Wood Utensil Care
Wooden utensils are essential when it comes to kitchen tools. They are eco-friendly, scratch resistant, and will last a lifetime if properly taken care of. Since we offer an array of utensils and cutting boards in our shop (https://www.thehandycupboard.com/collections/handmade-cookware), here is some information on how to care for the wooden utensils and boards so you can use them for as long as possible.
- Once you are done cooking/using the spoon, wash asap. Do not soak.
- Please do NOT use your dishwasher. If you use the dishwasher, it will degrade the wood after about the 3rd wash; the wood chips/flakes off making the texture not smooth, the color of the wood changes slightly each time, and the wood burnings will fade over time!
- Wash with warm water and dish soap with a soft dish sponge.
- Once you are done washing, set the spoon on a drying rack and let it dry completely before putting it away in storage. Or you can dry it off with a towel. If you put the spoon away in a covered area while it is still wet, it can change the color of the wood. I haven’t ever had an issue with mold, but I’ve been told it happens if you store it wet for long periods of time.
I highly recommend using Howard's Cutting Board Oil in order to get the most use out of your spoons. If you do not want to use the oil or any other type of food graded finish/wax, just know that over time the wood will continue to change colors, the texture of it will change, and the wood burnings will fade especially the details in the burnings. I haven’t had the thicker burned areas ever go away, just the lighter areas. The oil definitely increases the longevity of the spoon/burning life. And to increase the longevity of the utensil and wood burning even more, add Howard Butcher Block Conditioner after the mineral oil has dried.
- To apply finish:
- Make sure the spoon is clean and completely dry. I usually wait about 24 hours after cleaning for it to dry.
- Put mineral oil on the spoon covering all parts of it. Make sure you do it on a surface you don’t mind getting oil on.
- Wipe excess oil off utensil in the direction of the grain with a clean cloth.
- Set on a rack or somewhere that lets the spoon dry. I sometimes use any left over boxes as a drying place (put the spoon on top of the box so only the ends are touching) so if any oil drops you can easily clean by throwing the box away. Or keep it as a designated utensil dryer.

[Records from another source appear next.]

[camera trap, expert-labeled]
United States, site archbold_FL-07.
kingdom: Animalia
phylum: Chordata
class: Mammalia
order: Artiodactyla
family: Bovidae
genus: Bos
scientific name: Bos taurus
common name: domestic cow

- Wait 20 minutes then wipe off any excess oil with a clean cloth in direction of the grain.
- Wait 24 hours before using your utensil again. For better sustainability of the utensil and wood burning, apply Howard's Butcher Block Conditioner after the oil has dried. Then wait another 24 hours before using. The Conditioner isn't as paramount as the oil for overall utensil care, but it does help with keeping the wood burning better.
The number of times you should apply oil depends on how often you use and clean the utensils. I usually apply after about the 10th wash or so just to keep it looking like new. You don’t have to count the use times, you can apply when there are small cues of change such as the texture of the wood isn’t as smooth, kind of “fuzzy” like. If the spoon starts getting that fuzz, then you should sand such areas off until it’s smooth then apply the oil and/or conditioner. Sanding doesn’t generally affect the wood burning unless it’s a really light wood burned area.
For cutting board care, follow the same directions as utensil care. The only difference is you should apply the conditioner/wax after the oil has dried when it comes time to re-finish the board. I also recommend refinishing the board after about the 10th use or so, or before any prominent knife cuts start appearing. The conditioner helps prevent the knife cuts in the wood.